Exercise brief
From the solenoid forum thread below, copy word for word the passage between "Klaas van Aarsen" and "at 1.0 kA/s.", inclusive.

Text
I did part (a) fine, but I'm currently stuck on (b). There shouldn't be a very weak magnetic field outside the solenoid, right, so how can I find the values of the initial and final magnetic fields and the solenoid current outside it? If this isn't necessary, then how can I work around Faraday's law ($\varepsilon = -\d{\varPhi}{t}$) to get the new current of the wire loop?
 

Klaas van Aarsen

MHB Seeker
Staff member
Mar 5, 2012
8,780
A 2000-turn solenoid is 2.0 m long and 15 cm in diameter. The solenoid current is increasing at 1.0 kA/s.
(a) Find the current in the 10-cm-diameter wire loop with resistance 5.0 $\varOmega$ lying inside the solenoid and perpendicular to the solenoid axis.
(b) Repeat for a similarly-oriented 25-cm-diameter loop with the same resistance, lying entirely outside the solenoid.

I did part (a) fine, but I'm currently stuck on (b). There shouldn't be a very weak magnetic field outside the solenoid, right, so how can I find the values of the initial and final magnetic fields and the solenoid current outside it? If this isn't necessary, then how can I work around Faraday's law ($\varepsilon = -\d{\varPhi}{t}$) to get the new current of the wire loop?
Suppose we neglect the contribution of the magnetic field outside the solenoid?
So we only consider the magnetic field inside the solenoid to find the induction in the loop outside the solenoid.
 

MermaidWonders

Active member
Feb 20, 2018
113
Suppose we neglect the contribution of the magnetic field outside the solenoid?
So we only consider the magnetic field inside the solenoid to find the induction in the loop outside the solenoid.
Sorry, but I'm totally confused here. :( So how come we consider the magnetic field inside the solenoid when the loop lies entirely outside it? Can you please explain?

Dataset extract
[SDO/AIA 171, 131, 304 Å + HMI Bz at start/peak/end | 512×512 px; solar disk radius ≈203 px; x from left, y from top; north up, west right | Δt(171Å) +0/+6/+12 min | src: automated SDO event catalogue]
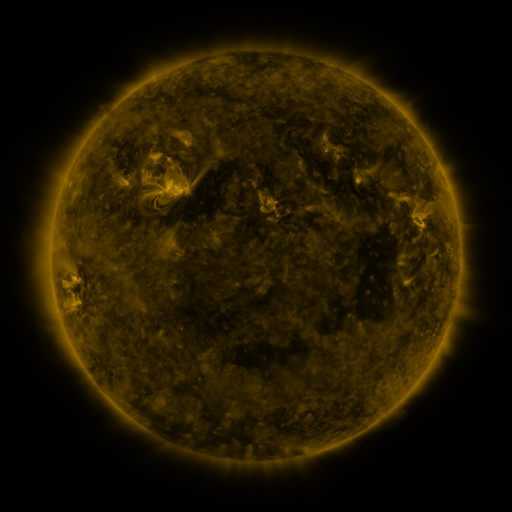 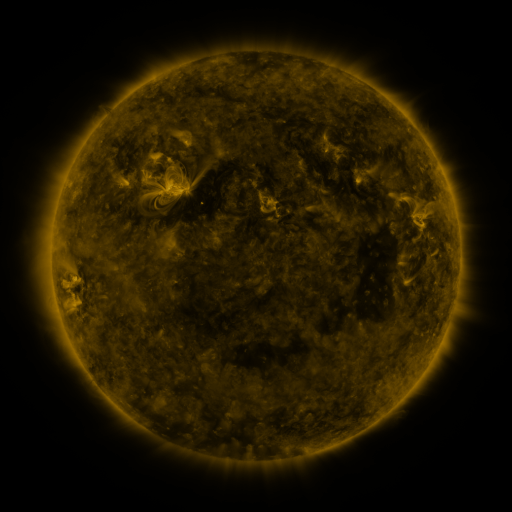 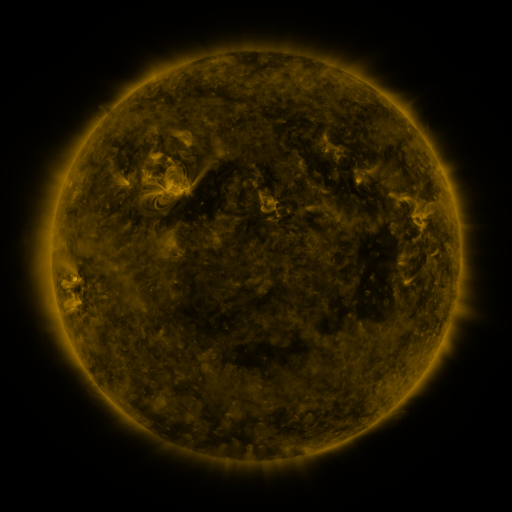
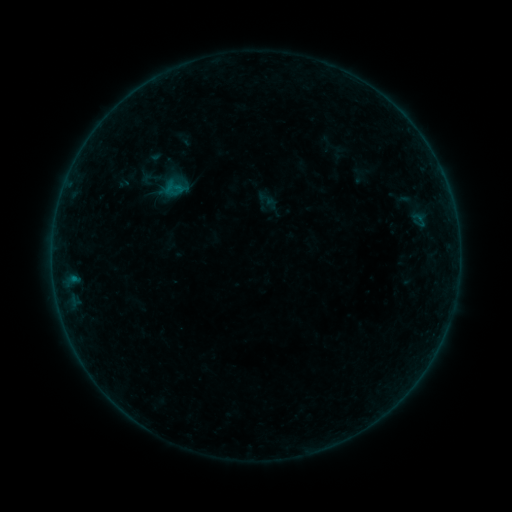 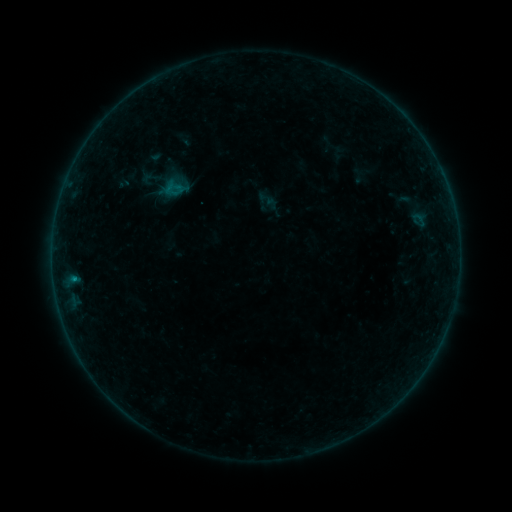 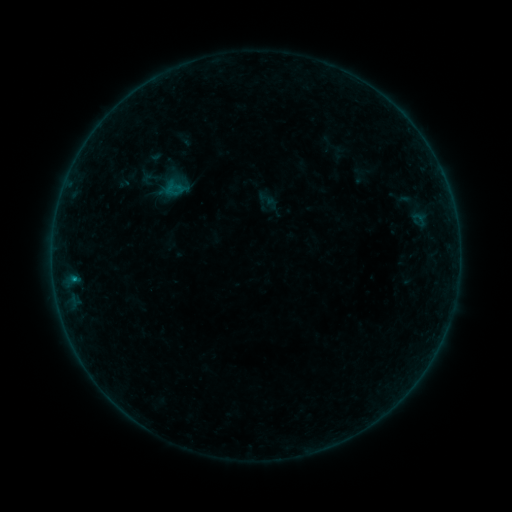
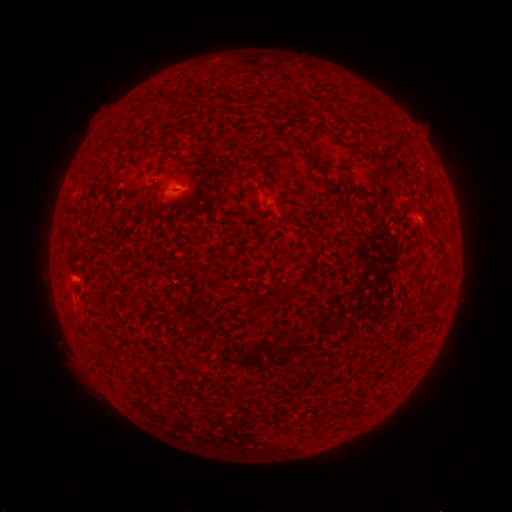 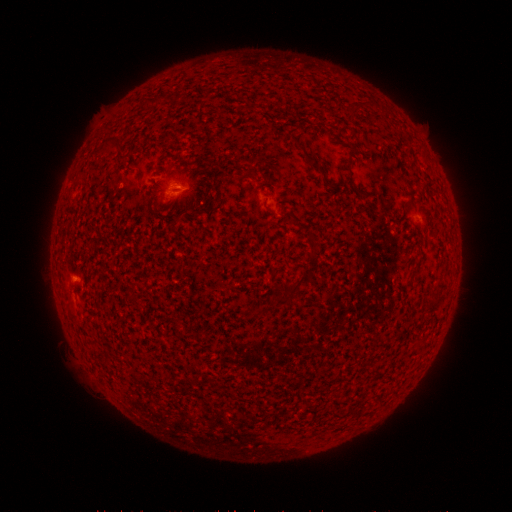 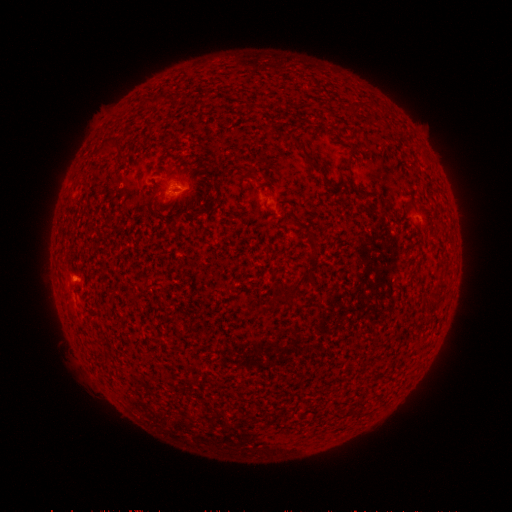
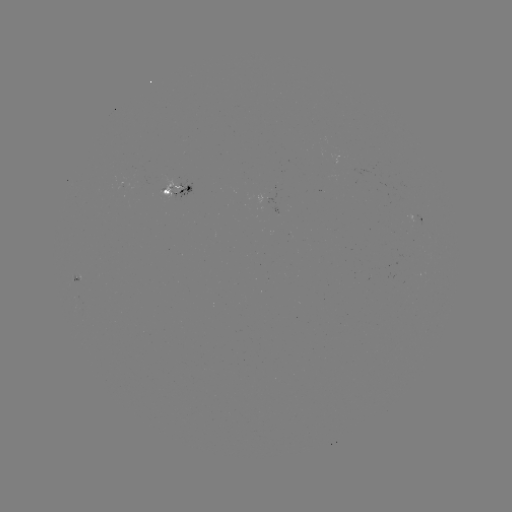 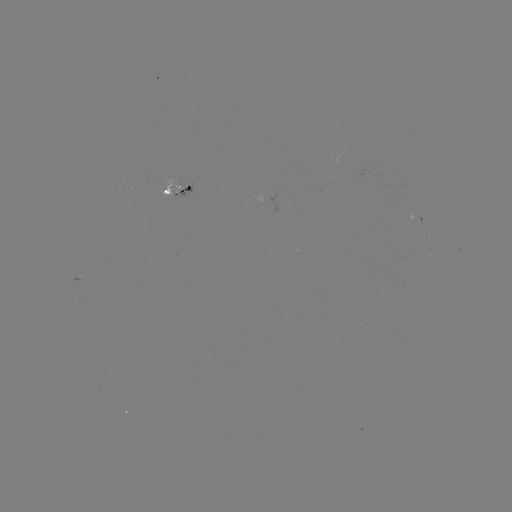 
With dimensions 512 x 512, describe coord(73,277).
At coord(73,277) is B2.5 flare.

Full answer
Klaas van Aarsen

MHB Seeker
Staff member
Mar 5, 2012
8,780
A 2000-turn solenoid is 2.0 m long and 15 cm in diameter. The solenoid current is increasing at 1.0 kA/s.